Vasilis : Syriza en tant qu’opposition avait utilisé et manipulé les luttes des mouvements sociaux pour accéder au pouvoir et gouverner le pays pendant cinq ans. Viome incluse. Alexis Tsipras était venu à l’usine annoncer une solution pour les unités de production en faillite, abandonnées par les patrons pendant la crise. Son choix de gérer la crise systémique dans le cadre des politiques néolibérales a fait de lui, non seulement un gestionnaire de la situation antérieure, mais également un homme lâche qui n’a pas osé geler les parcelles de Viome contre ses anciens propriétaires qui doivent de l’argent à l’État. Ce choix a également eu pour effet d’éloigner les soutiens de Syriza de la réelle solidarité avec la lutte des travailleurs.
La politique du nouveau gouvernement, telle qu’elle est formulée dans son programme, sera un mélange de néolibéralisme extrême, de privatisations pour le grand capital et les élites, avec en parallèle des attaques contre les droits sociaux et les conquêtes restantes du mouvement ouvrier. En ce sens, la question de Viome rentre dans le cadre de ces choix. C’est pourquoi, comme nous l’avons toujours souligné, le problème de Viome est relatif à la question sociale dans son ensemble. Et sa solution contribue aux luttes sociales.

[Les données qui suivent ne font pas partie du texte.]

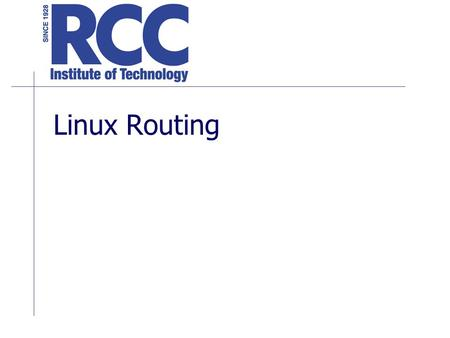 Linux Routing. Why use Linux as a router? Its cheap. Linux has low hardware requirements. A properly configured P166 Mhz computer would have no problems.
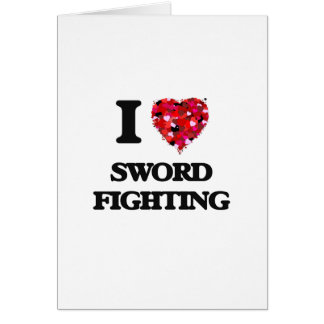 I love Sword Fighting Greeting Card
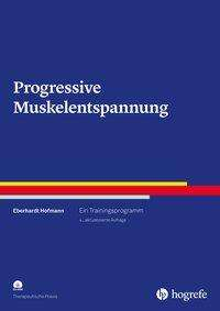 Eberhardt Hofmann: Progressive Muskelentspannung, Buch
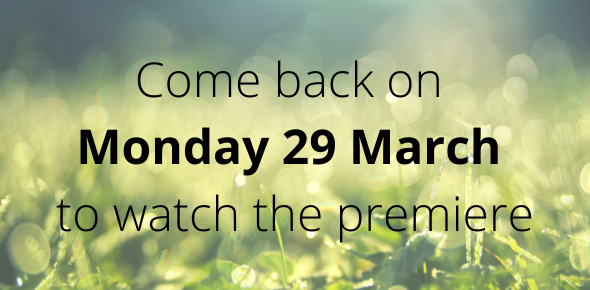 Come back on Monday 29 March to watch the premiere
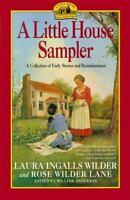 Little House Sampler: By Laura Ingalls Wilder, Rose Wilder Lane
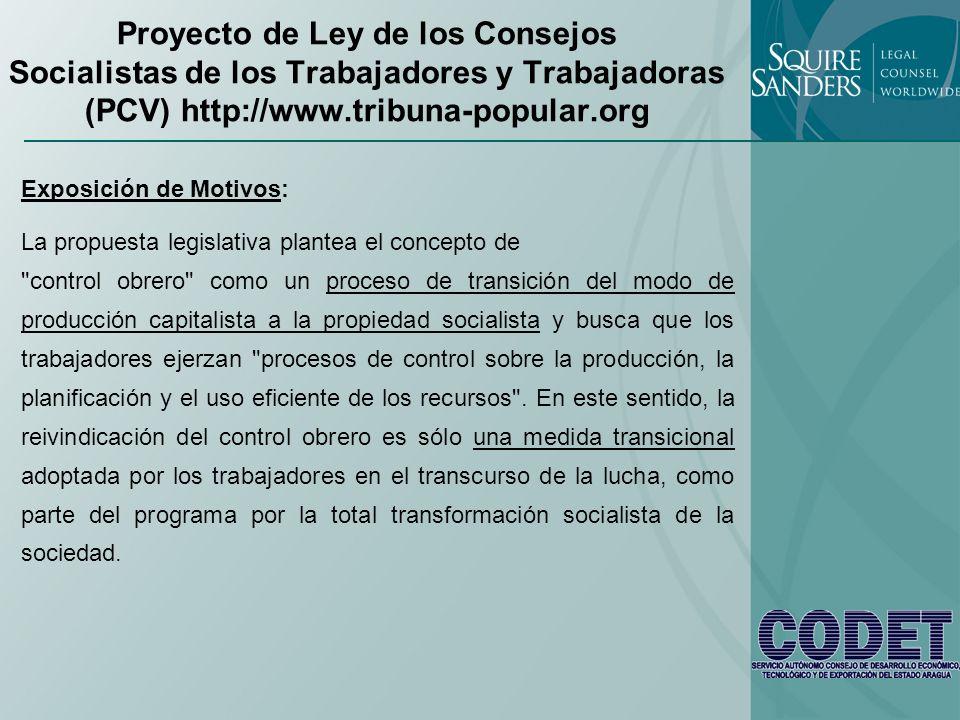 Proyecto de Ley de los Consejos Socialistas de los Trabajadores y Trabajadoras (PCV) http://www.tribuna-popular.org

Comment est-il possible d’aider Viome en dehors de la Grèce ?
Makis : Une des possibilités serait de mettre la pression au gouvernement grec pour trouver une solution rapide aux problèmes de Viome. Par exemple, bombarder de courriers les ambassades grecques ou les ministères concernés, celui du Travail, de l’Économie et du Développement. Il est aussi aidant d’avoir l’appui de quelques parlementaires. Enfin en soutenant Viome par l’achat de ses produits dans votre ville.
Vasilis : Au-delà de la promotion de la solidarité politique et de la sensibilisation du public européen au sujet de Viome, notre réelle force réside dans nos propres produits. Il s’agit de nettoyants naturels et écologiques de haute qualité, distribués aujourd’hui dans plusieurs villes européennes par le biais de réseaux de solidarité et d’espaces de coopération. L’aide des médias alternatifs à cet égard est pour nous bienvenue et plus que jamais nécessaire.
Interview et traduction réalisées par Kostas, un militant libertaire grec vivant en France.